|Microsurgery: Transplantation and Replantation by Harry J. Buncke, MD, et al.|
| Rupture of C5 and C6 with intradural avulsion of C7 (FIG. 45-05). In such cases, we refuse to neurotize the C7 root by intercostal nerves, given its diffusion in a large portion of the upper limb; instead, we use the C5 and C6 roots according to the scheme we have described above, as if we were dealing with an isolated lesion of C5 and C6.
Rupture of C5 with indural avulsion of C6 and C7 (FIG. 45-06). Two methods are possible. C5 can be grafted to the suprascapularis nerve and the musculocutaneous nerve, or the suprascapularis nerve can be neurotized with the spinal accessory nerve and C5 grafted to the lateral cord and possibly to the upper origin of the posterior cord.
Intradural avulsion of C5, C6 and C7 with integrity of C8 and T1 (FIG. 45-07). These lesions are infamous because there is no longer possibility of controlling the scapulothoracic articulation.
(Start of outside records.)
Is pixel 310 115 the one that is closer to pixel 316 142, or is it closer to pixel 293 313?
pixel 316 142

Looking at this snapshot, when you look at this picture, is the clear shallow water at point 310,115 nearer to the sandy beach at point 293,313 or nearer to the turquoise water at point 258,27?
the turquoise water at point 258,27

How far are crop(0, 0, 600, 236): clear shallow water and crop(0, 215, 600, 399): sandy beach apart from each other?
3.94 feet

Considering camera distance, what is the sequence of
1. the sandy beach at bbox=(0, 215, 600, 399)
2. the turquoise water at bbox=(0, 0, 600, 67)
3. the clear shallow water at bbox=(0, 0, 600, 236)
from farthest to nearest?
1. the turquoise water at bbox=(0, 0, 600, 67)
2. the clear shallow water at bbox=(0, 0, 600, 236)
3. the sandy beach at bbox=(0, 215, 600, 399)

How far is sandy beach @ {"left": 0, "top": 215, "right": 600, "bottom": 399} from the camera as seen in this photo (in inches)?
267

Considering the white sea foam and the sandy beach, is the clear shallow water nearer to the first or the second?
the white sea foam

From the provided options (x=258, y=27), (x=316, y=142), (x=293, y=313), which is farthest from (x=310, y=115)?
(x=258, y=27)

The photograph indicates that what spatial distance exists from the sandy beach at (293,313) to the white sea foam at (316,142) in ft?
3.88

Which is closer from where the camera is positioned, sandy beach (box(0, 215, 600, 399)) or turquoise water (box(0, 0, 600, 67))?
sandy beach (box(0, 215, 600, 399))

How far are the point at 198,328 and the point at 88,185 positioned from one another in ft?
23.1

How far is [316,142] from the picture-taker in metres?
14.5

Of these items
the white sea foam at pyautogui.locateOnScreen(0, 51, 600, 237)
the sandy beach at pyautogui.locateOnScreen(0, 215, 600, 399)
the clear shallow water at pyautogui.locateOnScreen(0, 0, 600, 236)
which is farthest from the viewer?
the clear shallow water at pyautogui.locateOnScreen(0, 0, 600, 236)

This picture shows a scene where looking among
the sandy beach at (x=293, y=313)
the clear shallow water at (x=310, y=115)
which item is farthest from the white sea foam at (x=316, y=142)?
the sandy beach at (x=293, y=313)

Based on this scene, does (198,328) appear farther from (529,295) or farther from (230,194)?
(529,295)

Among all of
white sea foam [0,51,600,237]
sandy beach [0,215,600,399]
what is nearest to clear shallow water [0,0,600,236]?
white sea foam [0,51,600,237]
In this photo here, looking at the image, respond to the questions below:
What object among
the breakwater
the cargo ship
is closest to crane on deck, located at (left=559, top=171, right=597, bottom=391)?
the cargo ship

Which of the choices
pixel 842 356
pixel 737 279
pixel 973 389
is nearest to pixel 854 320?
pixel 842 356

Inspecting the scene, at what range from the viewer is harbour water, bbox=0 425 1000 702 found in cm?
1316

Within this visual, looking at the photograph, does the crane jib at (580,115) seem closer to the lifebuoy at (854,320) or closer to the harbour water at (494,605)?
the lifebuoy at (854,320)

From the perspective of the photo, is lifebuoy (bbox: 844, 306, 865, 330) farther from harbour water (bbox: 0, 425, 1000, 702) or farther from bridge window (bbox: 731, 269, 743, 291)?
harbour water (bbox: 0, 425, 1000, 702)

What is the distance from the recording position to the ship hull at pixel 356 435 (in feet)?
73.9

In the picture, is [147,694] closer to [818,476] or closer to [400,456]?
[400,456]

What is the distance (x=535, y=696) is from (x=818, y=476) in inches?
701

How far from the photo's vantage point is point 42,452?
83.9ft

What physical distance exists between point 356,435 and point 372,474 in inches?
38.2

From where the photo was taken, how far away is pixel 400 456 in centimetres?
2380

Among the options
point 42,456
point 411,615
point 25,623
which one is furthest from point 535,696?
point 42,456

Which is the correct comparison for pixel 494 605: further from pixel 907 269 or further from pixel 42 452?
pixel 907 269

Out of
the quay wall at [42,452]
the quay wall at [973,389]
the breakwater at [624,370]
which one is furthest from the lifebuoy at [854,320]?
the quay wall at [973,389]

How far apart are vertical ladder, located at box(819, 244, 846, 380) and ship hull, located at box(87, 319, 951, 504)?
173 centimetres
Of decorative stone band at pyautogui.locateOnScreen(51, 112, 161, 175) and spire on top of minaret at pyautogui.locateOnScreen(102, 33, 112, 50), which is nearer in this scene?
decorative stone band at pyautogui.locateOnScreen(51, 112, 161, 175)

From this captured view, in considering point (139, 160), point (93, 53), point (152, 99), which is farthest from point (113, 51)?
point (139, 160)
We perform either a spinohumeral neurotization or a neurotization of the supraspinatus muscle with the spinal accessory nerve and the biceps with three intercostal nerves. Figures 45-8 through 45-10 show the results of neurotization of the biceps nerve by the spinal accessory nerve in a 6-year-old boy.
Rupture of C5 and C6 with intradural avulsion of C7, C8 and T1 (Figs. 45-11 to 45-13). When the loss of substance is minimal, the grafting scheme is similar to that used for isolated rupture of C5 and C6, i.e., C8 and TI are neurotized with intercostal nerves. This type of neurotization aims to restore trophic condition and protective sensitivity to the forearm and hand. More than 2 years are needed to obtain such a result (FIG. 45-11).
| Conversely, if the grafts between C5/C6 and the lateral cord must be long, we prefer to use the vascularized ulnar nerve to bridge the loss of substance. The graft can be used as a free graft with microvascular anastomosis (the vascularized free grafts being 12 to 18 cm long) (FIG. 45-12) or for technical reasons, it can be pedicularized on the proximal collateral ulnar artery originating in the brachial artery; in this case, the folded graft is no longer than 20 cm (FIG. 45-13).
Rupture of C5 with intradural avulsion of C6, C7, T1 FIG. 45-14). When only one root can be used, we neurotize the suprascapularis nerve with the spinal accessory nerve; the C5 root is grafted to the musculocutaneous nerve; if the root contains enough fascicles, one or two grafts are directed to the radial nerve. Complementary neurotization can be done to enhance forearm trophic condition by neurotizing C8 and D 1 with intercostal nerves.
Total intradural avulsion of the brachial plexus, from C5 to T1 (FIG. 45-15). In this case, we neurotize the musculocutaneous nerve with the spinal accessory nerve and the inferior trunk with three intercostal nerves; an alternate solution is to neurotize the suprascapular nerve with the spinal accessory nerve and the biceps muscle with intercostal nerves.